Der Dichter Arthur Schnitzler war ein guter Arzt. Stück um Stück, Buch um Buch stellte er die tragikomische Verwirrung fest, die über die Menschheit hereingebrochen war. Er analysierte die Psyche einer dem Untergang bestimmten Gesellschaft, weil er den epidemischen Charakter der Neurosen fürchtete, die hier gebrütet wurden. Aber er war zu sehr eins mit den Gestalten, die er schuf, um sie, wie seine Nachfolger auf dem Gebiet der Tragikomödie — Jean Cocteau etwa, Tennessee Williams, Samuel Beckett — von oben her bloßzustellen und einem über sich selbst erschrockenen Gelächter preiszugeben. An ihren Betten, welche Betten der Liebe und des Todes waren, verweilte er lange und litt. Er wußte um ihr Geheimnis, und da er es wußte, bewahrte er es.

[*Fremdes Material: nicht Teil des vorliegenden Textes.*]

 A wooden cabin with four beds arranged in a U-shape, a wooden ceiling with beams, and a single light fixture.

Der zutiefst bewegende und bezeichnende Zug im Geburtstagsbrief Sigmund Freuds lag darin, daß der Psychoanalytiker das Hauptmerkmal verschwieg, das er mit seinem Doppelgänger im Reich der Dichtkunst teilte. Weder er noch Schnitzler sprachen gerne über das Mitleid, von dem sie erfüllt waren und das sie vollbringen hieß, was sie vollbrachten.

[5Eine eingehendere Deutung von „Leutnant Gustl“ gebe ich im Nachwort zur Schulausgabe der Erzählung (Frankfurt, S. Fischer, 1962).

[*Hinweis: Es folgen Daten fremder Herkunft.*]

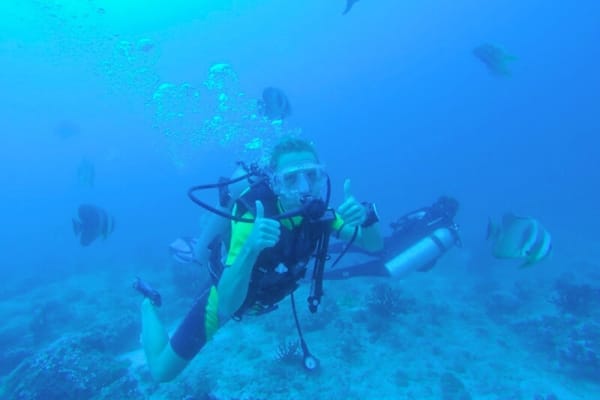 A diver over coral on one of the Meemu Atoll dive sites reached by boat from Medhufushi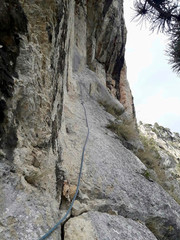 a rope on the rock for climbing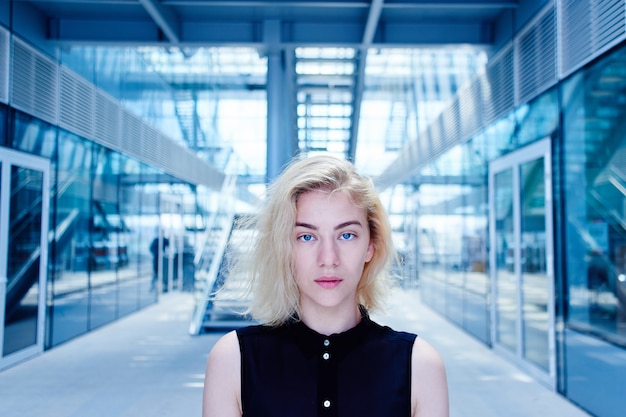 Ritratto di una forte ragazza bionda in nero dal futuro sullo sfondo di un edificio commerciale di vetro guardando la telecamera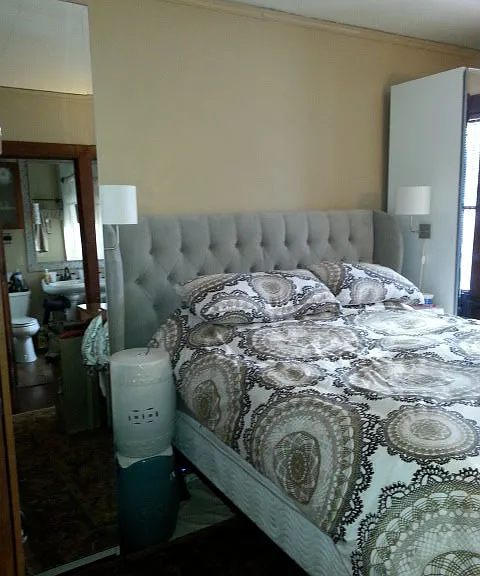 Large bedroom boasts en-suite bathroom with walk-in closet and additional mirrored wardrobes for ample storage.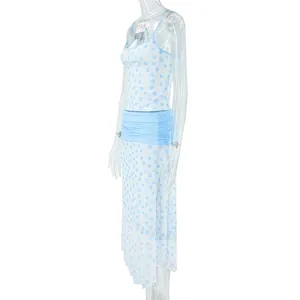 Side view of light blue polka dot camisole crop top and matching midi skirt set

[6Oskar Seidl in: Der Briefwechsel Arthur Schnitzler—Otto Brahm (Berlin, Gesellschaft für Theatergeschichte, 1953), S. 28.

[7Ernest Jones: The Life and Work of Sigmund Freud, vol. 3 (New York, Basic Books, 1957), S. 84.

[8Als dieser Untergang dann vollends Wirklichkeit geworden war, vermochte Schnitzler auf das Duell geradezu mit ironischer Wehmut zurückzublicken. In der exquisiten Erzählung „Der Sekundant“, die während seiner letzten Lebensjahre entstanden ist und erst 1932 posthum veröffentlicht wurde, erinnert sich der Erzähler der guten alten Zeit, da er dreiundzwanzig Jahre alt gewesen war und schon an sieben Duellen teilgenommen hatte:

... das Leben war schöner, bot jedenfalls einen edleren Anblick damals — unter anderem gewiß auch darum, weil man es manchmal aufs Spiel setzen mußte für irgend etwas, das in einem höheren oder wenigstens anderen Sinn möglicherweise gar nicht vorhanden oder das wenigstens den Einsatz, nach heutigem Maß gemessen, eigentlich nicht wert war, für die Ehre zum Beispiel oder für die Tugend einer geliebten Frau oder den guten Ruf einer Schwester, und was dergleichen Nichtigkeiten mehr sind ... Im Zweikampf hat doch immer das eigene Belieben mitzureden gehabt, auch dort, wo es sich scheinbar um einen Zwang, um eine Konvention oder um Snobismus handelte. Daß man überhaupt mit der Möglichkeit oder gar der Unausweichlichkeit von Duellen innerhalb eines gewissen Kreises wenigstens rechnen mußte, — das allein, glauben Sie mir, gab dem gesellschaftlichen Leben eine gewisse Würde oder wenigstens einen gewissen Stil. Und den Menschen dieser Kreise, auch den nichtigsten oder lächerlichsten, eine gewisse Haltung, ja den Schein einer immer vorhandenen Todesbereitschaft ...

Zitiert nach dem zweiten Band der von Heinrich Schnitzler besorgten Erzählenden Schriften seines Vaters (Frankfurt, S. Fischer, 1961), S. 882.

[9„In dreams begin responsibilities“ (The Collected Poems of W. B. Yeats, New York, Macmillan, 1951), S. 98.

[10Theodor Reik: Arthur Schnitzler als Psycholog (Minden, Bruns, 1913), S. 217 ff.

[11Wie das Duell-Motiv reicht auch das Thema der Liebe in der Anatomie weit in Schnitzlers Lehrjahre als Mediziner und Schriftsteller zurück. Siehe die Phantasie „Frühlingsnacht im Seziersaal“ aus dem Jahre 1880 (neugedruckt im Jahrbuch Deutscher Bibliophilen, XVII/XIX).